-- Supplied records follows --

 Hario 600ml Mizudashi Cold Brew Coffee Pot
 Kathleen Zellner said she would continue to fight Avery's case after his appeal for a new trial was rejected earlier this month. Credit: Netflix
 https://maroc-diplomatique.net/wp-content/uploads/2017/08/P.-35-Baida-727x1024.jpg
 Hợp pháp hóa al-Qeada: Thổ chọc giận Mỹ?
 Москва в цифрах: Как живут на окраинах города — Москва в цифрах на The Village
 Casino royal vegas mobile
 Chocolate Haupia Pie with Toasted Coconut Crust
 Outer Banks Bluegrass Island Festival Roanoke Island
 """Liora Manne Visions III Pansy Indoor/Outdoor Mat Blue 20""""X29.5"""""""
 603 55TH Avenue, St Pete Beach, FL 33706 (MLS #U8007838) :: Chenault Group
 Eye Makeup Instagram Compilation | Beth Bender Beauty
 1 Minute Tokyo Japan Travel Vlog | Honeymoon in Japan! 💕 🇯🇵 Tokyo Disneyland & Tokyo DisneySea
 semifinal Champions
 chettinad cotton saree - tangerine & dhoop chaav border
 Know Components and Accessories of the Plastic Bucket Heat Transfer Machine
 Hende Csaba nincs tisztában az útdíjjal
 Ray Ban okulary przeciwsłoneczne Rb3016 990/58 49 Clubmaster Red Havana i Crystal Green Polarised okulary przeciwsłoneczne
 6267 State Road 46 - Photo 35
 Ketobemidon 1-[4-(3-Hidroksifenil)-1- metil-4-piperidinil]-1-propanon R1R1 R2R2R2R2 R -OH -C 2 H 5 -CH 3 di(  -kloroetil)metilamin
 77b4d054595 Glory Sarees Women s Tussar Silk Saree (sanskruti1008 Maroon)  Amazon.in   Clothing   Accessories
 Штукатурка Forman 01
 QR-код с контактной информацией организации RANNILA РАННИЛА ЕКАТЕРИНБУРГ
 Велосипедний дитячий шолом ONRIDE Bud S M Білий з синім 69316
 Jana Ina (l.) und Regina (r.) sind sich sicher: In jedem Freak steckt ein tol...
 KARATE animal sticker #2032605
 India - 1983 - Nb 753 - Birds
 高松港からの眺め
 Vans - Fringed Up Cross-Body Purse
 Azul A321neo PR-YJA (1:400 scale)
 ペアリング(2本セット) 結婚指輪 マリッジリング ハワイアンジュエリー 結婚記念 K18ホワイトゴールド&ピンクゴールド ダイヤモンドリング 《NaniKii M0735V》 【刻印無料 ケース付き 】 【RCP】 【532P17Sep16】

-- Supplied records concluded --

From the first line through the last, give the data above again exactly.

Answer space
 Hario 600ml Mizudashi Cold Brew Coffee Pot
 Kathleen Zellner said she would continue to fight Avery's case after his appeal for a new trial was rejected earlier this month. Credit: Netflix
 https://maroc-diplomatique.net/wp-content/uploads/2017/08/P.-35-Baida-727x1024.jpg
 Hợp pháp hóa al-Qeada: Thổ chọc giận Mỹ?
 Москва в цифрах: Как живут на окраинах города — Москва в цифрах на The Village
 Casino royal vegas mobile
 Chocolate Haupia Pie with Toasted Coconut Crust
 Outer Banks Bluegrass Island Festival Roanoke Island
 """Liora Manne Visions III Pansy Indoor/Outdoor Mat Blue 20""""X29.5"""""""
 603 55TH Avenue, St Pete Beach, FL 33706 (MLS #U8007838) :: Chenault Group
 Eye Makeup Instagram Compilation | Beth Bender Beauty
 1 Minute Tokyo Japan Travel Vlog | Honeymoon in Japan! 💕 🇯🇵 Tokyo Disneyland & Tokyo DisneySea
 semifinal Champions
 chettinad cotton saree - tangerine & dhoop chaav border
 Know Components and Accessories of the Plastic Bucket Heat Transfer Machine
 Hende Csaba nincs tisztában az útdíjjal
 Ray Ban okulary przeciwsłoneczne Rb3016 990/58 49 Clubmaster Red Havana i Crystal Green Polarised okulary przeciwsłoneczne
 6267 State Road 46 - Photo 35
 Ketobemidon 1-[4-(3-Hidroksifenil)-1- metil-4-piperidinil]-1-propanon R1R1 R2R2R2R2 R -OH -C 2 H 5 -CH 3 di(  -kloroetil)metilamin
 77b4d054595 Glory Sarees Women s Tussar Silk Saree (sanskruti1008 Maroon)  Amazon.in   Clothing   Accessories
 Штукатурка Forman 01
 QR-код с контактной информацией организации RANNILA РАННИЛА ЕКАТЕРИНБУРГ
 Велосипедний дитячий шолом ONRIDE Bud S M Білий з синім 69316
 Jana Ina (l.) und Regina (r.) sind sich sicher: In jedem Freak steckt ein tol...
 KARATE animal sticker #2032605
 India - 1983 - Nb 753 - Birds
 高松港からの眺め
 Vans - Fringed Up Cross-Body Purse
 Azul A321neo PR-YJA (1:400 scale)
 ペアリング(2本セット) 結婚指輪 マリッジリング ハワイアンジュエリー 結婚記念 K18ホワイトゴールド&ピンクゴールド ダイヤモンドリング 《NaniKii M0735V》 【刻印無料 ケース付き 】 【RCP】 【532P17Sep16】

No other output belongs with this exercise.